TEXT TO READ:
___
At the start of June, vlogger Zoella announced a book club collaboration with WHSmith (if you don't know who Zoella is, I can only assume you don't live with any teenagers or spend much time on the internet).  Aimed at encouraging young people to read through the use of Zoe's influence, the book club collection consists of the 8 titles pictured above.  Since then, there has been some discussion online about the books that were chosen, and some concerns have been raised about how the Zoella book club titles portray sex and virginity in particular. 

I read this article which sums everything up nicely including specific examples from the texts so I won't go into too much detail, but generally the issues raised are to do with the emphasis placed on virginity and/or the losing of, and unrealistic, heteronormative portrayals of 'perfect' sex, particularly first time sex.  I haven't read any of the titles other than Giovanna Fletcher's Billy and Me which I would actually say is not a YA book, so I can't offer any opinions on the books themselves, but from reading around the subject a little bit, I do think these are valid concerns.  However, I think it is unfair to place all the responsibility for this on Zoe's shoulders.

The Zoella book club could definitely have been an opportunity to educate young readers and introduce them to a wider range of issues, however I think it would be naive to assume that there were no constraints on the book choices made, or that Zoe was the sole decision maker.  Because of this, I found the closing comment of the article unnecessarily patronising - there's no doubt that she has a young audience but she is a responsible role model in many ways, most notably in her work to raise awareness of mental health and anxiety, and she can't be expected to cover every single issue relevant to teens.   

The real issue is the lack of positive representation to be found in young adult literature generally.

Most of the titles included had already enjoyed popularity in their market - I have heard of them all, despite not having read them myself and I suspect this is why they were chosen.  It is not a coincidence that none of the titles picked stray from the aforementioned narratives surrounding virginity - this is the dominant theme to be found not just in books but in films, tv programmes, even pop songs, and this is reflective of how these issues are discussed in society.  These representations of virginity loss as a life-defining moment will be familiar to us all - how often do we see female characters worried about having sex, or women experiencing negativity if they do?  And whilst I suspect teenage boys are not the target market of the Zoella book club, this applies to them too.  For them, it's a rite of passage; a ticket to respect among their peers.  The chance for Zoe to introduce her book club readers to representations outside of these is limited by the lack of alternatives available.
___
CHALLENGES:
1 – In the Zoella book club text, restate the part that opens with the words containing "The Zoella book club could" and closes with "relevant to teens.", substituting "public figure" for "role model".
2 – List every form of media in which the Zoella book club text says the dominant theme surrounding virginity is found.

DATASET ROWS:
___
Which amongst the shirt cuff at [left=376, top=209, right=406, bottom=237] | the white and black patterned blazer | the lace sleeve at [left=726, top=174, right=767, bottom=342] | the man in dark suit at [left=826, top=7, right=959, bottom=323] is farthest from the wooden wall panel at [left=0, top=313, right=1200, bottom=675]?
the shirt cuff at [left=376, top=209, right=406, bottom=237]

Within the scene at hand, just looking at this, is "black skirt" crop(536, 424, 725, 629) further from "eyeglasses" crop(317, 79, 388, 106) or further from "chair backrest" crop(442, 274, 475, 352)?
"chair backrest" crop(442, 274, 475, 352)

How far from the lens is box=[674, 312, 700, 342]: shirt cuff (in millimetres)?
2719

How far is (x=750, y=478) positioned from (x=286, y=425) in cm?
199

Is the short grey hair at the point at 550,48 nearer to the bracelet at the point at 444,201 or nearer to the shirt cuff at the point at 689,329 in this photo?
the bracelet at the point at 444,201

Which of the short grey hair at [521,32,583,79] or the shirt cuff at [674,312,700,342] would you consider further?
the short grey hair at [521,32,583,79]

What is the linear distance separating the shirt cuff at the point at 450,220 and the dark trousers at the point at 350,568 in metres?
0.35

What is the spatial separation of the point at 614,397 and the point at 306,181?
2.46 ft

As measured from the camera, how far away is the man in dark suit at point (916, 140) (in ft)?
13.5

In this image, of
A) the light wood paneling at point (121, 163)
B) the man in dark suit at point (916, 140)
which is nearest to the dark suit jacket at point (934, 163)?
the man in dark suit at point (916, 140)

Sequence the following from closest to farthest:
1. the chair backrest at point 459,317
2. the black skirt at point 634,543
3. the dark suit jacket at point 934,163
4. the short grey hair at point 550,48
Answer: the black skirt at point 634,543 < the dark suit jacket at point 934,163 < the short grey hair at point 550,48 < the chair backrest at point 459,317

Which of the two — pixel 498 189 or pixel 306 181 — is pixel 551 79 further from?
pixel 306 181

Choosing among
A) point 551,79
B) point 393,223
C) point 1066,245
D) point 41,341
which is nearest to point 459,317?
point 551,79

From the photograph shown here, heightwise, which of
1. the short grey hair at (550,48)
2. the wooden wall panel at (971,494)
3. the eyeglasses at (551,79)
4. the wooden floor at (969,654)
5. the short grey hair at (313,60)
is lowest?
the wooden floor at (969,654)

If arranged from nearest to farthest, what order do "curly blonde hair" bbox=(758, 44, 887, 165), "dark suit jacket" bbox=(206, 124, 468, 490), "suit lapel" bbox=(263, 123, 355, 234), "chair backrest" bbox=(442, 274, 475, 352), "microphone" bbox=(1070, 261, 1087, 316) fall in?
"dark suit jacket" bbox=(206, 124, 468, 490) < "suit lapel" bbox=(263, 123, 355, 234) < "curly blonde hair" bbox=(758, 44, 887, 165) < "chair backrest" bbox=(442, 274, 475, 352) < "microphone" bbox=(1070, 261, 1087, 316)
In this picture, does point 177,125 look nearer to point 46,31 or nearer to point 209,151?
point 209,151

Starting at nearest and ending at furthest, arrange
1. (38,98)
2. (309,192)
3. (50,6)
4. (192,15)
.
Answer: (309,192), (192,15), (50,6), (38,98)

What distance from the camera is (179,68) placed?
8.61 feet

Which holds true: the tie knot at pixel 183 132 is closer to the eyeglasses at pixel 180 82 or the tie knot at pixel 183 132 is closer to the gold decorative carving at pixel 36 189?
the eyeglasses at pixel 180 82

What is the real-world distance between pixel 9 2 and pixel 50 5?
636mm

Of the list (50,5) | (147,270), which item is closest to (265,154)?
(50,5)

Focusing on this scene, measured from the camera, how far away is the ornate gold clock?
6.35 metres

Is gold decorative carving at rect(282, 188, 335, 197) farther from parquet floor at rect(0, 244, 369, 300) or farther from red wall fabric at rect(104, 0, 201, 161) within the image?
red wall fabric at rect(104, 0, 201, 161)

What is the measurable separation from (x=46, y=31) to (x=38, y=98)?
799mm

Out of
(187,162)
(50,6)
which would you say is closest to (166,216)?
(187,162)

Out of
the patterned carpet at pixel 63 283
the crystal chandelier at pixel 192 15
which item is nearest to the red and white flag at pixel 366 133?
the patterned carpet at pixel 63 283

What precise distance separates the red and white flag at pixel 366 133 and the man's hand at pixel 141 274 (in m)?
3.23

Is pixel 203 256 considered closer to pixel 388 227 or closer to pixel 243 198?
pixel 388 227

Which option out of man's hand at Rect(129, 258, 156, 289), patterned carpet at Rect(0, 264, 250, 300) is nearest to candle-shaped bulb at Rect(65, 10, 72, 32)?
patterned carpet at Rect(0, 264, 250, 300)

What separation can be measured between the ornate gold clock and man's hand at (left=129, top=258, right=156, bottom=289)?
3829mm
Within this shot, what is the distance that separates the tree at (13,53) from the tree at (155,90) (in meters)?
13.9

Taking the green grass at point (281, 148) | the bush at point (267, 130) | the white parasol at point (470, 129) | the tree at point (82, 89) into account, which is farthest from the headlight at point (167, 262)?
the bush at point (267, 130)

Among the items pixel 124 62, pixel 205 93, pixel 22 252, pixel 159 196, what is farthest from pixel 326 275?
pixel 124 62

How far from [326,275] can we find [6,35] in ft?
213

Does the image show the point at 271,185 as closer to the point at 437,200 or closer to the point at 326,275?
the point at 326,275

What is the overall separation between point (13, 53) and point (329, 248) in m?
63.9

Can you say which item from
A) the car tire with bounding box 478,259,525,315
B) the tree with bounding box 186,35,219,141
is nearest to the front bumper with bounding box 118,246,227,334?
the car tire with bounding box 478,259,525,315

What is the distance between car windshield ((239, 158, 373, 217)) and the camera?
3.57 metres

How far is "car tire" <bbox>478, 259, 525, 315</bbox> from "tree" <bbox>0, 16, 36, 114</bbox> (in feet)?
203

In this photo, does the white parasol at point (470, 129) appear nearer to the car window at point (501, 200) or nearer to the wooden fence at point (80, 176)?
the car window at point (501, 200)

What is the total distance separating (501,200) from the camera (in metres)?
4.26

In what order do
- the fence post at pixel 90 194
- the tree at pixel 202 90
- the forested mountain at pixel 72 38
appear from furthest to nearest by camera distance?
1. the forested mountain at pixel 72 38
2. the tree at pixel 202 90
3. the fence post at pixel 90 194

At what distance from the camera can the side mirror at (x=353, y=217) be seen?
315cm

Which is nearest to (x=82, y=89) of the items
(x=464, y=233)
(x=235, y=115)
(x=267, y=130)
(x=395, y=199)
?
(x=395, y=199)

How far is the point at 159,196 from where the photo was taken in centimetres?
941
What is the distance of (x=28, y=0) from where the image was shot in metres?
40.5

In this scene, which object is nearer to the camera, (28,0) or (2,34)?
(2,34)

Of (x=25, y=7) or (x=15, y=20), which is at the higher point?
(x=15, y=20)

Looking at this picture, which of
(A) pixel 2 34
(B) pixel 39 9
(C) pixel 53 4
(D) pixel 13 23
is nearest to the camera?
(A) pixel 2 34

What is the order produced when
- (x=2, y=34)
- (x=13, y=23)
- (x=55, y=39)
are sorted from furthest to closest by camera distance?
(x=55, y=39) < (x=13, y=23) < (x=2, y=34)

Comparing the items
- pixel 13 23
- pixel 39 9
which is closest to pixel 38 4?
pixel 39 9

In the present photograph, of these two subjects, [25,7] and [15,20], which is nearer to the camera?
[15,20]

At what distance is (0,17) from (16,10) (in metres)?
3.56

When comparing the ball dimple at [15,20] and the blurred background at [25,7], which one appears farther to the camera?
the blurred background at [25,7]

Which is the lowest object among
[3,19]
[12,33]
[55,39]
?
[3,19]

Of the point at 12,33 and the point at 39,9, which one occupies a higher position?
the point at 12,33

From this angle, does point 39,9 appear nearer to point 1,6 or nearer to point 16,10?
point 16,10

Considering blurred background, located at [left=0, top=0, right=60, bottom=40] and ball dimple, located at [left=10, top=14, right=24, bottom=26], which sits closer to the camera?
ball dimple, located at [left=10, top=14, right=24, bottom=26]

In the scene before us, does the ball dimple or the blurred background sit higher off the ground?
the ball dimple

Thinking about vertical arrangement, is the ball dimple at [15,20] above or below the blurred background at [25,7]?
___
ANSWERS TO THE EXERCISES:
1 –
The Zoella book club could definitely have been an opportunity to educate young readers and introduce them to a wider range of issues, however I think it would be naive to assume that there were no constraints on the book choices made, or that Zoe was the sole decision maker.  Because of this, I found the closing comment of the article unnecessarily patronising - there's no doubt that she has a young audience but she is a responsible public figure in many ways, most notably in her work to raise awareness of mental health and anxiety, and she can't be expected to cover every single issue relevant to teens.

2 – books, films, tv programmes, pop songs